An alternative approach is to directly estimate the camera pose, using an objective function, such as the 12 norm of the reprojection error, defined over all available point correspondences. Minimisation of the l2-norm leads to the maximum likelihood estimator, if it is assumed a Gaussian noise model. However, the main drawback of the l2-norm is that its resulting cost function is non-convex and usually has a lot of local minima. Therefore, iterative algorithms are used that are reliant on a good initialisation. The shortcomings of the l2-norm have lead to using other norms, such as the l∞-norm. The main advantage of the l∞-norm is that its minimisation can be formulated as a quasi-convex problem and solved using Second-Order Cone Programming (SOCP). This leads to a unique solution, however SOCP techniques are computationally demanding and rely on the correct tuning of extra parameters.
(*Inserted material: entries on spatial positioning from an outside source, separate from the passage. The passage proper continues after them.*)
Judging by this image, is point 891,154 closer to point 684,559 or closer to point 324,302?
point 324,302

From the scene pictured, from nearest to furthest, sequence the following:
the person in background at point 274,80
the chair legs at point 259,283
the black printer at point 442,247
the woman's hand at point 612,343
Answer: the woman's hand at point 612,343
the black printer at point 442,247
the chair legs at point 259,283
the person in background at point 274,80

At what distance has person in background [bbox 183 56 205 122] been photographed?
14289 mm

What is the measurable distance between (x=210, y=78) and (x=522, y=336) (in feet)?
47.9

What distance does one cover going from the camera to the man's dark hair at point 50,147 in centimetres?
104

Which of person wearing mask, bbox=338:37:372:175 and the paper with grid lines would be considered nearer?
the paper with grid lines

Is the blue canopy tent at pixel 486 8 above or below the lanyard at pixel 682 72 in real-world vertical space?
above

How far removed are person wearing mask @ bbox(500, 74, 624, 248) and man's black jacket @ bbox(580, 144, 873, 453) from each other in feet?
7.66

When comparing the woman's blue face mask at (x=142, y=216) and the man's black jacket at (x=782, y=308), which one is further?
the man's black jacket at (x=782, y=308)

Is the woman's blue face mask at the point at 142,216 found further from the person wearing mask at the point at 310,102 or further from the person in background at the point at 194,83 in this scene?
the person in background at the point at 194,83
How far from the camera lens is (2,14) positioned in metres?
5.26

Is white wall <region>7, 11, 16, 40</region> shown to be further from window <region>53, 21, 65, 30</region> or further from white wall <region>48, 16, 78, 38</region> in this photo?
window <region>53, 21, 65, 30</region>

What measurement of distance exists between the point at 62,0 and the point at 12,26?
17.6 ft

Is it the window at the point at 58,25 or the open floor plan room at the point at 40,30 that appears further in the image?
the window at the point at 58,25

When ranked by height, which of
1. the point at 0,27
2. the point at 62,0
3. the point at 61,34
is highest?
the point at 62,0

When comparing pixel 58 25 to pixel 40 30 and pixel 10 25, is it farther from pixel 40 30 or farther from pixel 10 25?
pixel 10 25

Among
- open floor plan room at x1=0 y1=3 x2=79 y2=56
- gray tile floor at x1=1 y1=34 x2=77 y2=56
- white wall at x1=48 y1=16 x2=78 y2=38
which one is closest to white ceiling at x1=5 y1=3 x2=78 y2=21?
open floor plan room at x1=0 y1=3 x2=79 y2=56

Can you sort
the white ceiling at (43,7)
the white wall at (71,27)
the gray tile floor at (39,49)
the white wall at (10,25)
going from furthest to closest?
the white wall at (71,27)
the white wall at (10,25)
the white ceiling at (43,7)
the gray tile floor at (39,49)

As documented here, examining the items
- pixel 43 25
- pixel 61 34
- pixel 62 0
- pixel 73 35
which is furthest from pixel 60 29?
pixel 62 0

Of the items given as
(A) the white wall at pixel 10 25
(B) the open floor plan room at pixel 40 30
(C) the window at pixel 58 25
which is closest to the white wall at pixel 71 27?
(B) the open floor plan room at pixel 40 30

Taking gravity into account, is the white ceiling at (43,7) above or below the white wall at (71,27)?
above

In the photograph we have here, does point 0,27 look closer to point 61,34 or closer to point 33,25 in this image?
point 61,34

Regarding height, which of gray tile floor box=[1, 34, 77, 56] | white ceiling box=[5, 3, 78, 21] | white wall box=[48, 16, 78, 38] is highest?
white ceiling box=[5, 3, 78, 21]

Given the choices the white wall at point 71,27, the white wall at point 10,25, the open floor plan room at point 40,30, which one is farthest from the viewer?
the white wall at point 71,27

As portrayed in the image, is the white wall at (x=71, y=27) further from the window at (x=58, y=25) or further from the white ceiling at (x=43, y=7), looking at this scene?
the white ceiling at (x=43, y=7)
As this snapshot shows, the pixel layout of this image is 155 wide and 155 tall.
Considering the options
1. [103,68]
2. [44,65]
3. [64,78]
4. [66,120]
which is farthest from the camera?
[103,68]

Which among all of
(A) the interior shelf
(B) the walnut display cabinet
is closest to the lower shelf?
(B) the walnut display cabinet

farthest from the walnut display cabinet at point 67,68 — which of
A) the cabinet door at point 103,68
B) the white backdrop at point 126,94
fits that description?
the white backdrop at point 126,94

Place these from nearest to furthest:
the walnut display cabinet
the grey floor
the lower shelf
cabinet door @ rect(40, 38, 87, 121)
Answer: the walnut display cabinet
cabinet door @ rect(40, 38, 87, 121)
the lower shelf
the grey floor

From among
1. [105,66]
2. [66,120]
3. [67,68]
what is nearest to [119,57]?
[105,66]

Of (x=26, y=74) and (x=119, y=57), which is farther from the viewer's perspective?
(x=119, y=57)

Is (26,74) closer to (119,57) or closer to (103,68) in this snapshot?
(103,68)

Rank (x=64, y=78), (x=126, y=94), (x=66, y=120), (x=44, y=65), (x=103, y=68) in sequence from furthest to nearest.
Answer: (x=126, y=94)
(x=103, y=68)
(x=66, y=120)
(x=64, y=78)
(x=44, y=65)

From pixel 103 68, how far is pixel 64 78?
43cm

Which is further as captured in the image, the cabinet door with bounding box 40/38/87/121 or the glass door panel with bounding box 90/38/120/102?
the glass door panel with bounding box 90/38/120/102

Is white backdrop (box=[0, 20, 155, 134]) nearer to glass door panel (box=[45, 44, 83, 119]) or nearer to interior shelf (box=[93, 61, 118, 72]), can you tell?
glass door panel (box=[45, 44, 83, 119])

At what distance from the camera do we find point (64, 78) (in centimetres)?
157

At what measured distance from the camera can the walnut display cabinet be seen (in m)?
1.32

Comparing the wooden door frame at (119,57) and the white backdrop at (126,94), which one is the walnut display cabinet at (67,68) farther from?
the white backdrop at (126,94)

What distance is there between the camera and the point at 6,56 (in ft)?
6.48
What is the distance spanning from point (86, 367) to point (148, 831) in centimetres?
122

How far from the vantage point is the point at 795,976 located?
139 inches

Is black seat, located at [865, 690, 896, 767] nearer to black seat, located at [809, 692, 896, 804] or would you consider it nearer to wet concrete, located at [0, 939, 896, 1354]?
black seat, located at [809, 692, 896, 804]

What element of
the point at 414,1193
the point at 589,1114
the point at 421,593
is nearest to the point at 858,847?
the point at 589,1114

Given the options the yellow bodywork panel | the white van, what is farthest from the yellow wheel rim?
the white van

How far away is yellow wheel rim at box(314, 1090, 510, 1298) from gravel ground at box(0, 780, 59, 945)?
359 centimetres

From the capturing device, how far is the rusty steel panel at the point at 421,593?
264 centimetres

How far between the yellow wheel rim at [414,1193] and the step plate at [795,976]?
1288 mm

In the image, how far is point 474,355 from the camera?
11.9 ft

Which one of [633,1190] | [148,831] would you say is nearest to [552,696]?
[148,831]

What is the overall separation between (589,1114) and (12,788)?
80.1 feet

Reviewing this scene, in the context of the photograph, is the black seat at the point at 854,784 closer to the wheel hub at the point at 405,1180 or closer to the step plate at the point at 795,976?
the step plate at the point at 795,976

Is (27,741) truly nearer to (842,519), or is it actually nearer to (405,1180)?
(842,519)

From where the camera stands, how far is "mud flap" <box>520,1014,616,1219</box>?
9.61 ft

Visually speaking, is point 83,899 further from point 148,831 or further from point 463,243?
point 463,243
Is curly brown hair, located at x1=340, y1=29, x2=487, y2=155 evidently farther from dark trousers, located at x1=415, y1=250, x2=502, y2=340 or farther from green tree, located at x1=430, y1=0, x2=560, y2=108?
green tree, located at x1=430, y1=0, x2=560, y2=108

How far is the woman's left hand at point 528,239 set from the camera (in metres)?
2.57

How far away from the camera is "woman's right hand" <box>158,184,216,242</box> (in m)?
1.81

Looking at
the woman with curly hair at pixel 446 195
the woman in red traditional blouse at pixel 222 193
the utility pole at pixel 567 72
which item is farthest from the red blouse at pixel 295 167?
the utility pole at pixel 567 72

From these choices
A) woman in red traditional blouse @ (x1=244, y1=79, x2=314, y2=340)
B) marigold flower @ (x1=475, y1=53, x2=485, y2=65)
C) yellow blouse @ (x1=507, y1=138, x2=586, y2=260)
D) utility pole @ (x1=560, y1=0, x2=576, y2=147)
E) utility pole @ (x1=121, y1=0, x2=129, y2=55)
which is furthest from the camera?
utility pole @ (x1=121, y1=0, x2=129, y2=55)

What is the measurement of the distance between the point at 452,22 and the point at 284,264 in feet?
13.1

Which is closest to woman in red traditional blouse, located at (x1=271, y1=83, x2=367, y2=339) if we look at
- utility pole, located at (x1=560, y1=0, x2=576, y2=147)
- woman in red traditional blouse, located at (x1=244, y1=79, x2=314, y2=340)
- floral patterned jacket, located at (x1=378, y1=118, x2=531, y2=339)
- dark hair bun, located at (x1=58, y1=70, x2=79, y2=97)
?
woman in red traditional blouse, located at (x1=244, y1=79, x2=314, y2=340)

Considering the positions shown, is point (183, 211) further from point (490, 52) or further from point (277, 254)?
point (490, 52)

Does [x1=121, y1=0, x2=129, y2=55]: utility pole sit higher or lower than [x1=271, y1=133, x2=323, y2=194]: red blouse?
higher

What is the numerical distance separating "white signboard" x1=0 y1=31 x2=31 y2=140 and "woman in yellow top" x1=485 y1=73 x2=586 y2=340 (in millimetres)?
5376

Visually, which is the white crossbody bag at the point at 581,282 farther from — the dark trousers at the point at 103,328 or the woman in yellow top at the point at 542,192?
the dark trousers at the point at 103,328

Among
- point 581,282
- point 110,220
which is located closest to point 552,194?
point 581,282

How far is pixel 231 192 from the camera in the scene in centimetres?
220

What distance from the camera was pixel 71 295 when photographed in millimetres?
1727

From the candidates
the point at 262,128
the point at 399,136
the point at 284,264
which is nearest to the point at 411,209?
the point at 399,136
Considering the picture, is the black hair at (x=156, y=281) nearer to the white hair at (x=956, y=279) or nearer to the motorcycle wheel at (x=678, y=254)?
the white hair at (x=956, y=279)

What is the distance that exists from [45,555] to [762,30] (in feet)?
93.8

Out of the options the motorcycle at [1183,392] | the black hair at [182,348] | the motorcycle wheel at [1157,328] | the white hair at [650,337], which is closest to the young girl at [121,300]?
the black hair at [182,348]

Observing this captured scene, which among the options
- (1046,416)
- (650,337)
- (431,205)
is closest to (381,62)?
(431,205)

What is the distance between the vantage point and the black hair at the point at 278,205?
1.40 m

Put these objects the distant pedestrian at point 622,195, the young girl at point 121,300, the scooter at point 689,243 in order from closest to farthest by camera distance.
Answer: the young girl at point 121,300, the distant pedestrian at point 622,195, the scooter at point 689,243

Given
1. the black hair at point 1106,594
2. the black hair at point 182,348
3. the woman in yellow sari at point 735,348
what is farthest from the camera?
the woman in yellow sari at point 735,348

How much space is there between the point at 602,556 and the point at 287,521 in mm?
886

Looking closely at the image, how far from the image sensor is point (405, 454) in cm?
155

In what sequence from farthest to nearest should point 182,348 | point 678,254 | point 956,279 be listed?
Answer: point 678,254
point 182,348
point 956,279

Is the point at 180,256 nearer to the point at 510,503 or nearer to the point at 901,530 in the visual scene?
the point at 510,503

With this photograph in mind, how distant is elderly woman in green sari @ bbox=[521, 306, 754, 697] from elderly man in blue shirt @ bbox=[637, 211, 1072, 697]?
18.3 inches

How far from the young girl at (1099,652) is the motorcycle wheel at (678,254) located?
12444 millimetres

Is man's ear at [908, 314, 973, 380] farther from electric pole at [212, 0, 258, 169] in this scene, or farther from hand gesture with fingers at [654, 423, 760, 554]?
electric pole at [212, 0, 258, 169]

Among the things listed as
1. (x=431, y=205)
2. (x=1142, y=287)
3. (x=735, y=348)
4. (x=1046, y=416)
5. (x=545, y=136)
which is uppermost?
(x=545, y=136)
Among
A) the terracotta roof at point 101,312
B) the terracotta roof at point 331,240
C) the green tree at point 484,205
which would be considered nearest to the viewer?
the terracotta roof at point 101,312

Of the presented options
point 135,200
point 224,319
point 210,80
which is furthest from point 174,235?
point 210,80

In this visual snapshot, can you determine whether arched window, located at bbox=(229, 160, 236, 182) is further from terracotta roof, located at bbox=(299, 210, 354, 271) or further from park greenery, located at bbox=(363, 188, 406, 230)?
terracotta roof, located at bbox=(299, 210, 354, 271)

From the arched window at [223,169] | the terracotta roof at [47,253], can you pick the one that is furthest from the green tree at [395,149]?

There is an interesting, well known, duality between pose estimation and triangulation, which allows common algorithms to be used for both problems. Triangulation estimates the location of a point given its projection in a number of calibrated cameras. Various triangulation algorithms exist, which once again mostly relying on minimising the reprojection error. To see the duality, in both cases we have a set of projections and we want to estimate the location of an object of interest; i.e., the camera, in pose estimation, and the point, in triangulation.
Finally, the most difficult problem is to jointly detect the location of the points in a scene and the poses of one or more cameras of different images at different viewpoints. This problem is often called SLAM problem, where SLAM stands for simultaneous localization and mapping. The SLAM problem is also used with similar algorithms as the two problems described before.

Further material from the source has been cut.